## REQUIRED ACTION 1
According to the guide to lesser-known New York City museums, what donation does MoRUS ask for?
## REQUIRED ACTION 2
Extend the guide to lesser-known New York City museums, starting after its final sentence.

P.S. Do you like street art and graffiti? Check our a sampling of the visual feast you’ll see on our tours!


MUSEUMS: Off-the-Beaten-Track Finds in NYC

There are the Met and the MoMA, of course. And the Whitney, the Guggenheim and the Brooklyn Museum, which has raised its visibility and stature in recent years. But, plenty of other museums in New York City exist that are worth a visit. It’s not easy to ferret out what institutions are here, when they are open and where to find them, so we’ve put together this guide of some of the most interesting, important, and off-beat museums to seek out.




Band in front of MoRUS

Reclaim it, people!

MoRUS, the Museum of Urban Reclaimed Space, is an effort of love, a small historical museum of grassroots activism run by volunteers. MoRUS documents “efforts to create community spaces on the Lower East Side, especially those that ‘reclaim’ space that has been taken over by city bureaucracies or corporations.” MoRUS also has exhibitions and educates about the “political implications of how social structures shape and control our space and take a long-term historical perspective on how the urban landscape evolves through cycles.” If you want to see NYC through the eyes of a LES (Lower East Side) activist, the Museum of Urban Reclaimed Space is the place for you! Located on the LES at 155 Avenue C (at E 10th Street), MoRUS asks for a $5 donation. Closed on Mondays, the museum is open 11AM-7PM Tuesday and Thursday-Sun and 11AM-3PM on Wednesdays.

## MATERIAL SHOWN

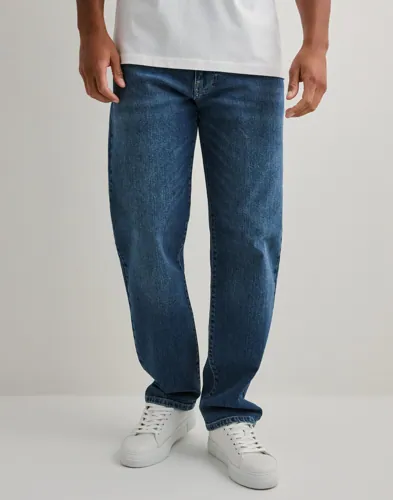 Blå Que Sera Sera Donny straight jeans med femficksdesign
==
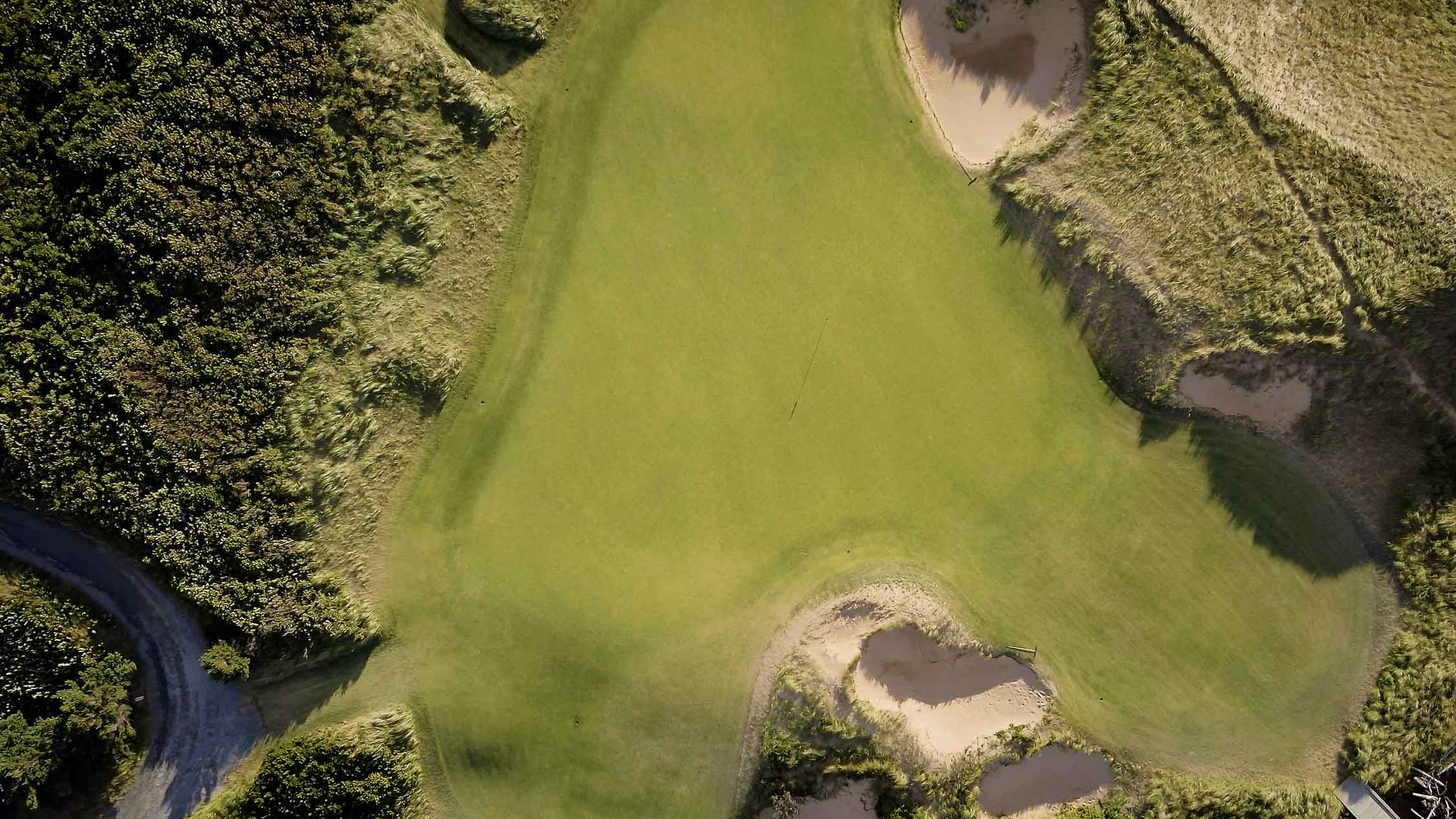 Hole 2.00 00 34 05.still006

## TASK RESULT 1
A $5 donation.

## TASK RESULT 2
I found the Skyscraper Museum when I was making a NYC itinerary for friends from Copenhagen who are into architecture and engineering. It’s a cool place, billing itself as “the world’s first and foremost vertical metropolis” with lots of engineering history, urban planning information, design esoterica, and architectural models and displays to view – and you don’t have to strain your neck in the process! The Skyscraper Museum is located in Battery Park in lower Manhattan at 39 Battery Place. Museum and hours are 12-6 PM, Wednesday-Sunday. General admission is $5, $2.50 for students and seniors and all galleries and facilities are wheelchair accessible.




Leslie Lohman Museum Logo

Founded as a non-profit foundation in 1987 by Charles W. Leslie and Fritz Lohman

A good choice for anyone with an interest LGBTQ art and history, the Leslie-Lohman Museum of Gay and Lesbian Art is the prime forum in NYC for preserving and exhibiting LGBTQ art and artists. Located in SoHo, Leslie-Lohman, not only exhibits artwork, but also puts on plays, hosts storytelling series, film screenings, readings, and other LGBTQ-related events. The space houses a permanent collection comprised of 30,000 objects dating back to the 1600s. These two collections are stored in five locations and have been professionally cataloged and preserved. Located at 26 Wooster Street (between Grand and Canal Streets), the Leslie-Lohman Museum of Gay and Lesbian Art is open 12AM-6PM, Tuesday-Sunday
12-8PM on Thursday, and closed on Mondays and all major holidays. Admission to Leslie-Lohman is free and the museum gallery is fully wheelchair accessible.




Collage of Images

The Pop Up is also a community partner of Riot Grrrl Ink, the largest queer label in the world.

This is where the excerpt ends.